### [Directions for this task]
Below are records. Copy every line with "standing" in it.

##### Input material #####

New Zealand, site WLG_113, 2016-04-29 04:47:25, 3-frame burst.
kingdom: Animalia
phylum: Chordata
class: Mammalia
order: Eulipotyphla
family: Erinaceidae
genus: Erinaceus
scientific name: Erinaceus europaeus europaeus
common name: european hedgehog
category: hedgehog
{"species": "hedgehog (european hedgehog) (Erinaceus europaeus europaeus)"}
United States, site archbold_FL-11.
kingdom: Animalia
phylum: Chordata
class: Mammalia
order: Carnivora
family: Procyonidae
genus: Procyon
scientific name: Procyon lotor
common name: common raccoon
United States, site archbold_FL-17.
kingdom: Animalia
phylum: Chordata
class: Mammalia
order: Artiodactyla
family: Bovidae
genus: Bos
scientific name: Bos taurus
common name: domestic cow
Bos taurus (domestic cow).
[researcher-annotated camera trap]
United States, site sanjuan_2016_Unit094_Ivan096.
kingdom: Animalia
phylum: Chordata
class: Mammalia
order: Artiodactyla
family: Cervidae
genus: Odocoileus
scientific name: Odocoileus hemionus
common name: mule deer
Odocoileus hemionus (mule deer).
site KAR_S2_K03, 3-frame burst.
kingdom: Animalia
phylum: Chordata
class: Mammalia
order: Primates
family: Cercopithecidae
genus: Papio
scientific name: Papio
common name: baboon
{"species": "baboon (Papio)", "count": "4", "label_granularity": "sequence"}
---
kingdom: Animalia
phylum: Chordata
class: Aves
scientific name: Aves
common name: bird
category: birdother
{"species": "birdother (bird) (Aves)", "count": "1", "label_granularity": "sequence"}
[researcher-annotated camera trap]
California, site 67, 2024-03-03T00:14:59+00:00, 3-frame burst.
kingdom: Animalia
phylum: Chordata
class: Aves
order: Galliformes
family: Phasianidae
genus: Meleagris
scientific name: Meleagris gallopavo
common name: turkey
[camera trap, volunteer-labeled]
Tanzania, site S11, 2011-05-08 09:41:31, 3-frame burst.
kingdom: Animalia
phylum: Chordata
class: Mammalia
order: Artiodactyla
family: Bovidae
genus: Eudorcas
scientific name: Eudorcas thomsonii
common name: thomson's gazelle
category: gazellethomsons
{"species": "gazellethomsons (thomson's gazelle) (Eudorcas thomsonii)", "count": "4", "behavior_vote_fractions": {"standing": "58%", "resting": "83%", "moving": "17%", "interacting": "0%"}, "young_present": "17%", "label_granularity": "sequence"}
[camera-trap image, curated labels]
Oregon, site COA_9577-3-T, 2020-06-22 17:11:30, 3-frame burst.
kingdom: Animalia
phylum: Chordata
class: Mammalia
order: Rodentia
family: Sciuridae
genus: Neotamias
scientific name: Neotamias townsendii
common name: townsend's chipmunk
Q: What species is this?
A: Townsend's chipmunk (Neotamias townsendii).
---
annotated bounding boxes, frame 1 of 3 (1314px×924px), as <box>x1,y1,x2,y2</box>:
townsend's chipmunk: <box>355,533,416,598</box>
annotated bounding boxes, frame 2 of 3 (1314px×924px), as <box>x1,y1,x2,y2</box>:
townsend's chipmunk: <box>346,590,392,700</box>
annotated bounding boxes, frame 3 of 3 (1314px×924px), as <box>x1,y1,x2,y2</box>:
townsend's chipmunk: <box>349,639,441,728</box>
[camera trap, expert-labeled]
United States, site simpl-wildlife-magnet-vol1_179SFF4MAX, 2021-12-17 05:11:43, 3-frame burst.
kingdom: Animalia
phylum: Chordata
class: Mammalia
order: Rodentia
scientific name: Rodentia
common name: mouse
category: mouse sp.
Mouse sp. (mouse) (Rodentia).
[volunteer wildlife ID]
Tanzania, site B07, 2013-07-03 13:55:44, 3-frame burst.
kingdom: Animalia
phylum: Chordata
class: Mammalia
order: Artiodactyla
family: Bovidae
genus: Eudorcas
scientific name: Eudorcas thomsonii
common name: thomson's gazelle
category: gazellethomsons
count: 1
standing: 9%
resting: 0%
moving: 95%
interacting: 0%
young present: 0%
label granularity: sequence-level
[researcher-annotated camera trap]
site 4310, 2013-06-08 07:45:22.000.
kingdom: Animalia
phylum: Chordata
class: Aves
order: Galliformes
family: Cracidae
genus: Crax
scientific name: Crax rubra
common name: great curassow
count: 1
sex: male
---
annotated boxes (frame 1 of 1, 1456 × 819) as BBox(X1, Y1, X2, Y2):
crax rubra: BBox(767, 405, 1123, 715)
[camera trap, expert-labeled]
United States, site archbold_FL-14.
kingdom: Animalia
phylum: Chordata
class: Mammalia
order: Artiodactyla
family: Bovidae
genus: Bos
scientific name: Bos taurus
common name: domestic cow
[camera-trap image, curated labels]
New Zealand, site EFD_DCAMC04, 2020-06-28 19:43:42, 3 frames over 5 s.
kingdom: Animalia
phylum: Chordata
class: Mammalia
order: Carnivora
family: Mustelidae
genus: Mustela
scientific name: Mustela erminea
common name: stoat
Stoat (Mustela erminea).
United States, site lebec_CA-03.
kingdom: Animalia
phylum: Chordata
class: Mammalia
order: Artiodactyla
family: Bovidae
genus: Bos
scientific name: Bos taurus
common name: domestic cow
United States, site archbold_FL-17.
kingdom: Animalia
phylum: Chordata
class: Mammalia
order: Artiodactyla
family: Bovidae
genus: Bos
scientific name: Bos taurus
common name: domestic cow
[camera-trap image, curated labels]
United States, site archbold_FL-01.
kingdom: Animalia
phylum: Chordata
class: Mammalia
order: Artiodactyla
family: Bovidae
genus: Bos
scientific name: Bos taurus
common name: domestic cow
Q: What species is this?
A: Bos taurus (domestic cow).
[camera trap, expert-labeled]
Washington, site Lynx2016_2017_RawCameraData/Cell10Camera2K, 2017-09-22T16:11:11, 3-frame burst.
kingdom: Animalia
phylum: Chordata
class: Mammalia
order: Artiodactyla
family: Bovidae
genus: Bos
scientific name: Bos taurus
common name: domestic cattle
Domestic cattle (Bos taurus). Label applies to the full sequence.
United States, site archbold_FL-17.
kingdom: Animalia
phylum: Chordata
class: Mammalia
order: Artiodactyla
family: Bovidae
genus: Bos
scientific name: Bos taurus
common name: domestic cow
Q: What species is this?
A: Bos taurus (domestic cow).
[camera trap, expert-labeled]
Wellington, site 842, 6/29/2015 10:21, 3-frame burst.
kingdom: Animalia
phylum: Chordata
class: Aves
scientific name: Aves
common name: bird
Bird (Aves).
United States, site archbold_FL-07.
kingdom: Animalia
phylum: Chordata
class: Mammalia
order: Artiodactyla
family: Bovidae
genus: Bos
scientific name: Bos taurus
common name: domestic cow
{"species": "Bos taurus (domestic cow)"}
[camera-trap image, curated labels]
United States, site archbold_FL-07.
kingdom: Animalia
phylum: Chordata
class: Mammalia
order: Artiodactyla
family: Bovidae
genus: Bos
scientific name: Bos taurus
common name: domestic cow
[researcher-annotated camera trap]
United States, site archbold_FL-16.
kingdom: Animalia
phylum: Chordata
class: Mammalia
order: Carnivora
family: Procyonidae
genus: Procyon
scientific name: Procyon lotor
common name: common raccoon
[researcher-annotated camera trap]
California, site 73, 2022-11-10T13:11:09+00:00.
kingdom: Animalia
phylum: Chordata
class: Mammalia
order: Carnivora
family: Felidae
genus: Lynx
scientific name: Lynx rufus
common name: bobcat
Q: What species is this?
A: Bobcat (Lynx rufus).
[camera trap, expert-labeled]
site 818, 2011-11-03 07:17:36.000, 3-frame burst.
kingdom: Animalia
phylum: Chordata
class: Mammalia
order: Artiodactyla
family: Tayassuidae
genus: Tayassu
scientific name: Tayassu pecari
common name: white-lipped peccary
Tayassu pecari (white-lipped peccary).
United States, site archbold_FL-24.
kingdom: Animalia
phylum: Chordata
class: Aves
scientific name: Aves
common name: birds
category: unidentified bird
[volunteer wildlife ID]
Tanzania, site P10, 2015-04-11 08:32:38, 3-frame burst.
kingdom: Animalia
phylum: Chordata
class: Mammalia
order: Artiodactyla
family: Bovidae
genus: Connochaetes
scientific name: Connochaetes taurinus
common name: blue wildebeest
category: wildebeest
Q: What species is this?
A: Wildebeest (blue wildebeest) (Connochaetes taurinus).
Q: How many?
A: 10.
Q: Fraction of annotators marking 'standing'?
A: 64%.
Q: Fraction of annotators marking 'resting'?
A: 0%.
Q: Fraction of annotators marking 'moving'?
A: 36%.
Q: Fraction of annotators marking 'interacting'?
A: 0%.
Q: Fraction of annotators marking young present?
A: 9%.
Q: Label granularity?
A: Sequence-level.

#####

### [Expected answer]
{"species": "gazellethomsons (thomson's gazelle) (Eudorcas thomsonii)", "count": "4", "behavior_vote_fractions": {"standing": "58%", "resting": "83%", "moving": "17%", "interacting": "0%"}, "young_present": "17%", "label_granularity": "sequence"}
standing: 9%
Q: Fraction of annotators marking 'standing'?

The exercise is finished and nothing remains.